Sedang orang itu berjongkok dengan wajah menghadap ke bawah, ditutupi dengan rambut yang terurai. Ia mendongak ketakutan.

"Kamu!" Faris kaget, ternyata orang yang hampir ditabrak Deri adalah gadis yang menumpahkan minumannya tadi di sekolah.

"Kamu gila ya. Ngapain kamu ditengah jalan seperti ini?" seru Faris marah.

Deri hanya diam memperhatikan mereka berdua. Lalu gadis itu berdiri.

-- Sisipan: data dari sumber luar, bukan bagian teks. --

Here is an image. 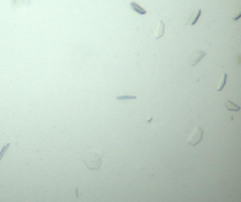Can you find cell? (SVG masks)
Returning a JSON list of instances; mask_svg holds the SVG:
<instances>
[{
  "label": "cell",
  "instance_id": "cell-1",
  "mask_svg": "<svg viewBox=\"0 0 241 202\" xmlns=\"http://www.w3.org/2000/svg\"><path fill=\"white\" fill-rule=\"evenodd\" d=\"M105 155V151L99 154L92 148L86 151L83 156V161L90 170H99L102 165V159Z\"/></svg>",
  "mask_w": 241,
  "mask_h": 202
},
{
  "label": "cell",
  "instance_id": "cell-2",
  "mask_svg": "<svg viewBox=\"0 0 241 202\" xmlns=\"http://www.w3.org/2000/svg\"><path fill=\"white\" fill-rule=\"evenodd\" d=\"M202 136H204V130L200 127H196L192 131V133L189 135L186 143L191 146H196L198 144L201 142Z\"/></svg>",
  "mask_w": 241,
  "mask_h": 202
},
{
  "label": "cell",
  "instance_id": "cell-3",
  "mask_svg": "<svg viewBox=\"0 0 241 202\" xmlns=\"http://www.w3.org/2000/svg\"><path fill=\"white\" fill-rule=\"evenodd\" d=\"M205 56H206V53L205 51H201V50H199V51L194 52L189 57V64L192 67H195Z\"/></svg>",
  "mask_w": 241,
  "mask_h": 202
},
{
  "label": "cell",
  "instance_id": "cell-4",
  "mask_svg": "<svg viewBox=\"0 0 241 202\" xmlns=\"http://www.w3.org/2000/svg\"><path fill=\"white\" fill-rule=\"evenodd\" d=\"M201 14V10H196L193 14L190 15V18H189V19L187 20V22L185 24L186 26H194V25L197 23L198 19L200 18Z\"/></svg>",
  "mask_w": 241,
  "mask_h": 202
},
{
  "label": "cell",
  "instance_id": "cell-5",
  "mask_svg": "<svg viewBox=\"0 0 241 202\" xmlns=\"http://www.w3.org/2000/svg\"><path fill=\"white\" fill-rule=\"evenodd\" d=\"M164 30H165V24L159 20L158 21V26H157V29H156V40H158L160 38L163 37L164 35Z\"/></svg>",
  "mask_w": 241,
  "mask_h": 202
},
{
  "label": "cell",
  "instance_id": "cell-6",
  "mask_svg": "<svg viewBox=\"0 0 241 202\" xmlns=\"http://www.w3.org/2000/svg\"><path fill=\"white\" fill-rule=\"evenodd\" d=\"M224 105H225V108H226L228 111H240V109H241V108H240V106H238V105L235 104L234 102H232L231 100H227V101H225Z\"/></svg>",
  "mask_w": 241,
  "mask_h": 202
},
{
  "label": "cell",
  "instance_id": "cell-7",
  "mask_svg": "<svg viewBox=\"0 0 241 202\" xmlns=\"http://www.w3.org/2000/svg\"><path fill=\"white\" fill-rule=\"evenodd\" d=\"M130 7H131V9H132L133 10H135L137 14H138L143 15V14H146V12H147L143 8H141L137 3H136V2H134V1L130 3Z\"/></svg>",
  "mask_w": 241,
  "mask_h": 202
},
{
  "label": "cell",
  "instance_id": "cell-8",
  "mask_svg": "<svg viewBox=\"0 0 241 202\" xmlns=\"http://www.w3.org/2000/svg\"><path fill=\"white\" fill-rule=\"evenodd\" d=\"M226 81H227V74L224 73V74L222 75V78H221V80H220V82L219 86L217 87V89H216V90H217L218 92L222 91V89H223L225 84H226Z\"/></svg>",
  "mask_w": 241,
  "mask_h": 202
},
{
  "label": "cell",
  "instance_id": "cell-9",
  "mask_svg": "<svg viewBox=\"0 0 241 202\" xmlns=\"http://www.w3.org/2000/svg\"><path fill=\"white\" fill-rule=\"evenodd\" d=\"M137 96L136 95H120V96H117L116 99L117 100H129V99H136Z\"/></svg>",
  "mask_w": 241,
  "mask_h": 202
},
{
  "label": "cell",
  "instance_id": "cell-10",
  "mask_svg": "<svg viewBox=\"0 0 241 202\" xmlns=\"http://www.w3.org/2000/svg\"><path fill=\"white\" fill-rule=\"evenodd\" d=\"M10 146V144H7V145H5L4 146H3V148L1 149V151H0V161L2 160V158H3V156H4V154L6 153V151L8 150V148H9V146Z\"/></svg>",
  "mask_w": 241,
  "mask_h": 202
},
{
  "label": "cell",
  "instance_id": "cell-11",
  "mask_svg": "<svg viewBox=\"0 0 241 202\" xmlns=\"http://www.w3.org/2000/svg\"><path fill=\"white\" fill-rule=\"evenodd\" d=\"M240 18H241V11L239 12L237 15H235V16L233 17V21H237V20H239Z\"/></svg>",
  "mask_w": 241,
  "mask_h": 202
}]
</instances>
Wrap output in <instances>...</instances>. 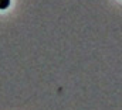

Ia tampak kacau dan ketakutan.

"Cin-cincin Ibuku jatuh tadi, dan menggelinding ke jalan." jawabnya terbata.

Faris mengusap wajahnya gemas. Ia seperti tidak sabar terhadap gadis itu.

"Demi sebuah cincin, kamu sampai hampir mati." ucap Faris manahan marah.

"Cincin itu sangat berarti bagiku. Kamu orang kaya, tahu apa?" Gadis itu mencelos dan hampir menangis.

Faris semakin ingin marah. Mungkin jika dia seorang laki-laki, maka Faris sudah menghajarnya.

"Sudah, sudah. Di mana rumahmu Nona? Kami akan mengantarmu pulang." ujar Deri menengahi.

"Mengantar dia pulang? Yang benar saja, Deri." Faris tampak tidak terima.

"Siapa juga yang mau diantar pulang sama kamu?" ucap gadis itu mencebik.

Faris semakin gemas padanya. Ia ingin sekali menampar mulutnya, tapi itu tidak mungkin karena ia seorang wanita. Pantang bagi Faris menyakiti seorang wanita, meski ia sangat menyebalkan di mata Faris.

"Anggap saja ini permintaan maaf saya, karena hampir menabrak Anda tadi." Bujuk Deri sambil memberi isyarat lewat mata pada Faris.

Akhirnya Faris mengalah, ia membiarkan Deri membujuk gadis itu. Dan gadis itu menurut lalu masuk ke dalam mobil. Faris yang masih enggan, tidak mau ikut duduk di belakang bersama gadis itu, Ia duduk disamping Deri.